Chain Lakes — a jewel to preserve and protect – Reflections of Ponoka

An aerial view of the age-old Chain Lakes region

An aerial view of the age-old Chain Lakes region

Nestled amongst the thickly forested hills and valleys eight miles southeast of Ponoka are the Chain Lakes, a peaceful and natural setting that was likely the aftermath of the glacier age. These three narrow, deep and cold lakes are special and picturesque, set in a narrow valley and surrounded by steep wooded mountain-like banks and cliffs.

The historical name Chain Lakes likely came from the fact that the three bodies of water are joined together by narrow waterways that from above resemble the links of a chain.

The early history of the area tells of much travel along the Nebraska Trail, a rugged early Indian path that stretched from the tribal settlements at Buffalo Lake and wound across the countryside to Donavan crossing and toward Ponoka. Densely surrounded by a wide variety of trees, plants, rare orchids and other flowers, and fed by several streams, the pristine Chain Lakes were always teaming with fish, and visited regularly by the likes of beaver, white-tail and mule deer, moose, small mammals and numerous species of birds and water fowl.

Mr. Sausen was the first settler to claim a homestead in what would eventually be known as the Scott district, and many generations and newcomers would follow.

Some of the founding families of the early settlement of the Chain Lakes area would include: the Trumans, Huscrofts, Jones, Algars, Stoutenbergs, Bures, Donovans, Owens, Scotts and Colemans. Ponoka’s first Physician, Dr. Angus Alexander Drinnan set up his practise here in 1902, and was so impressed by the beauty of Chain Lakes that he built a palatial home and fox farm overlooking the valley. No matter where his career took him, the Drinnan family would always return to the serene sight for many decades to enjoy bountiful fishing, recreation and relaxation.

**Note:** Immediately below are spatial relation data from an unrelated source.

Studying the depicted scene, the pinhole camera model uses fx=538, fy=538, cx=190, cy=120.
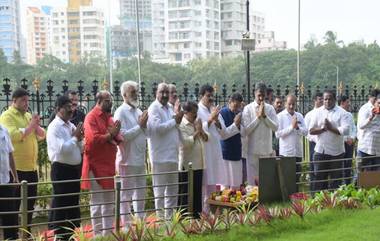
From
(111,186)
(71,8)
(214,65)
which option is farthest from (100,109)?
(71,8)

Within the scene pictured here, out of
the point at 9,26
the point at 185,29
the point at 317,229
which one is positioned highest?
the point at 185,29

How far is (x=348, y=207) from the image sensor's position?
241 inches

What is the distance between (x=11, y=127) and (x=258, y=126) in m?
3.76

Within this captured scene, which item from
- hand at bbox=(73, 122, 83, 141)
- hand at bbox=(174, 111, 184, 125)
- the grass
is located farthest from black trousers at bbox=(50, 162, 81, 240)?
the grass

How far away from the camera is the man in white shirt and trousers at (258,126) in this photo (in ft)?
27.1

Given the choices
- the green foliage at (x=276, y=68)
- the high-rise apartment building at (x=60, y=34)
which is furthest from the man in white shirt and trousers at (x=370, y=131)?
the high-rise apartment building at (x=60, y=34)

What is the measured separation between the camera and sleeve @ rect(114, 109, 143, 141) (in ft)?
21.1

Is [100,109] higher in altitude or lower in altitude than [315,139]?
higher

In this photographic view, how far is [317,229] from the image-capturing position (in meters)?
5.41

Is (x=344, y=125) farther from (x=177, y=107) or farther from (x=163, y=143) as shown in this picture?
(x=163, y=143)

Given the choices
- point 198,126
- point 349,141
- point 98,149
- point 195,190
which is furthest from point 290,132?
point 98,149

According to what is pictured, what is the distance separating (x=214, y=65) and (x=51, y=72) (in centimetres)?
1612

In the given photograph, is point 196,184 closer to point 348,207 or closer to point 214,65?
point 348,207

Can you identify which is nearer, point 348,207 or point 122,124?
point 348,207
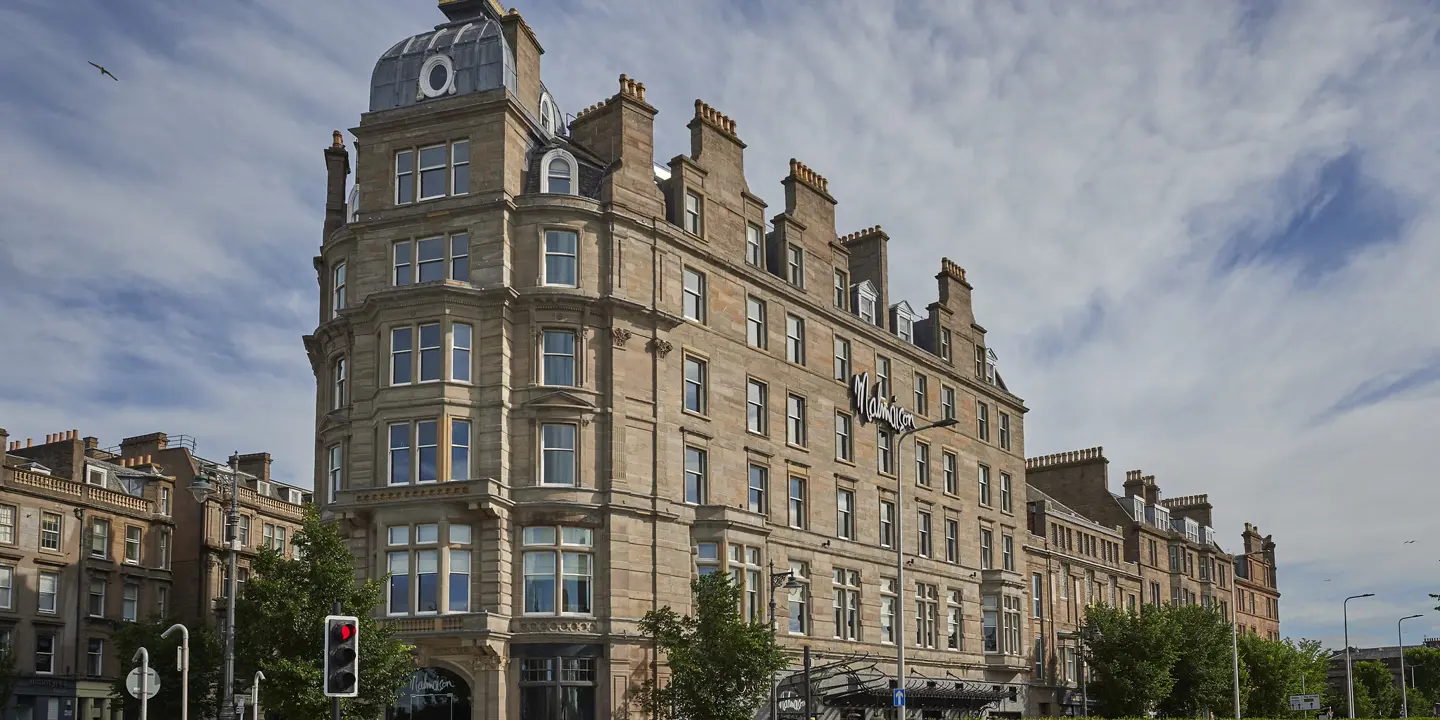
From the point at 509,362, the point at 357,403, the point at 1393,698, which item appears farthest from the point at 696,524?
the point at 1393,698

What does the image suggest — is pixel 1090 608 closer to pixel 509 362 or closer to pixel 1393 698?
pixel 509 362

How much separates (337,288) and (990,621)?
34499mm

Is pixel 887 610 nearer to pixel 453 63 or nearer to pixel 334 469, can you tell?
pixel 334 469

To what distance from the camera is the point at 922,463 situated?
65.6 m

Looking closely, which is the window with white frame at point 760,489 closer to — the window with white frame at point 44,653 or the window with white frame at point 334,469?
the window with white frame at point 334,469

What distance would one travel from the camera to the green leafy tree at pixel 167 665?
197 feet

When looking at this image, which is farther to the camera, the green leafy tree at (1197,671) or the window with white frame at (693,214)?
the green leafy tree at (1197,671)

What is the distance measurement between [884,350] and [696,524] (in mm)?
16397

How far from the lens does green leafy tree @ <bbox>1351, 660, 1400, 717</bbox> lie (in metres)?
123

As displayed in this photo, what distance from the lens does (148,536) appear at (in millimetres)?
78312

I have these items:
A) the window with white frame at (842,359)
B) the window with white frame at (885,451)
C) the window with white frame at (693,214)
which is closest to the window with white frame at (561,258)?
the window with white frame at (693,214)

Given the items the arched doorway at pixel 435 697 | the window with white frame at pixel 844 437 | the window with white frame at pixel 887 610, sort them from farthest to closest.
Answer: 1. the window with white frame at pixel 887 610
2. the window with white frame at pixel 844 437
3. the arched doorway at pixel 435 697

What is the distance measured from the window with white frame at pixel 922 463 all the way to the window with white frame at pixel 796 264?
420 inches

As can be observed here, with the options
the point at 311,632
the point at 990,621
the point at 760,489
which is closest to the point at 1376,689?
the point at 990,621
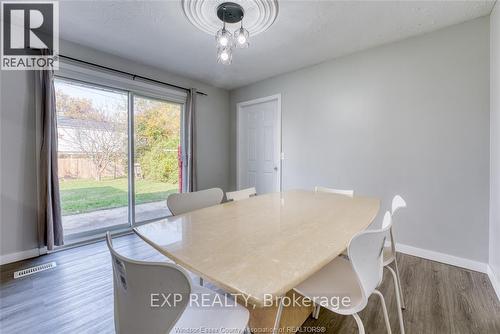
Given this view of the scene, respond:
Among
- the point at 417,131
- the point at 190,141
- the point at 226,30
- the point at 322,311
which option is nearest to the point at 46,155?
the point at 190,141

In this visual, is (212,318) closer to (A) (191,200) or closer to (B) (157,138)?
(A) (191,200)

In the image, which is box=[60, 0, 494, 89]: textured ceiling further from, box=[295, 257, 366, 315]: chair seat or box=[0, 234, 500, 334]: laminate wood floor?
box=[0, 234, 500, 334]: laminate wood floor

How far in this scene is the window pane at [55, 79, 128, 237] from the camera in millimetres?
2594

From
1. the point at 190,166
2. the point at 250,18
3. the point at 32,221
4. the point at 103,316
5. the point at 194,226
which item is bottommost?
the point at 103,316

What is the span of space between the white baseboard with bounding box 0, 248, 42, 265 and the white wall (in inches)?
167

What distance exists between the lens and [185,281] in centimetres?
57

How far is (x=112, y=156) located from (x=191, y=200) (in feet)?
6.52

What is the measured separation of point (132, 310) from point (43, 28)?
3.00 metres

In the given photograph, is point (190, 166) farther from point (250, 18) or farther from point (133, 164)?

The first school was built in the area in 1902, and with the family farming settlement growing quickly, Chain Lakes would also become a popular year-round recreational playground for residents and visitors. Most nice weekends in the summer would feature many folks of all ages arriving in cars, buggies, or on horseback with their picnic baskets or camping gear to enjoy fishing and swimming, as well as games of ball, horseshoes, or other activities. In the winter there was always lots of sledding, skating, ice fishing, as well as numerous late night events warmed by a roaring bonfire. The only access to the lakes in the early days was through Mr. Rook’s farmyard and down a narrow path which he had built with pick and shovel down to the water’s edge.

For many years it was a treat to see Ponoka machine shop owner Herb Rees arrive with his big sheet metal boat, powered by a Model T Ford motor, and giving thrilling fast rides around the lakes. Mrs. Truman recalled going with a church group to the lake for their annual baptismal service. This pristine spot was always the perfect spot for family and wedding photos, or special occasions. In the 1960s the Alberta Mental Health Association established Lake Eden between the first and second lakes, which served for many decades as a delightful camping and activity centre for patients and staff of the Ponoka and Oliver hospitals.

The historical beauty and secrets of Chain Lakes

This magnificent region has quite often been referred to as one of the best kept secrets in Alberta, and while its amenities are many, they are also very delicate, and need to be protected and maintained for future generations. For many decades the three-lake system has been fed by underground natural springs that have come from long distances around the area into all sides of the lakes. Within a three-mile radius there are also sizable ponds to be found year round that are also replenished by the fresh water streams and help to maintain the water needs and drainage source for many of the residents who make their homes there.

These bodies of water, which were carved out of the muskeg over many centuries, have also created a series of floating sedge and willow fens and marshes. Not only are these a natural pollution fighter, they are also the ideal homes and habitat for thousands of breeding pairs of duck, geese, occasional white swans and species of wildlife.

The rugged canyons, valleys, and rock formations around Chain Lakes have been created by time, spring run-off, and rains, and present not only a wonderful opportunity for exploring on foot or on horseback, but also feature such delightful surprises as numerous waterfalls and many species of birds and small animals nesting within their walls.

Both the Lacombe and Ponoka Fish and Game Association own recreational land rights around these lakes, and their goals have been not only to continue to provide a special playground for all ages, but also to maintain and protect the precarious natural environment and active wildlife activity.

While several property owners have applied for watershed protection, the Friends of Chain Lakes has also been formed, and will work very closely with present and new landowners, Ponoka County and municipal groups to conserve this peaceful natural playground for the enjoyment of future generations.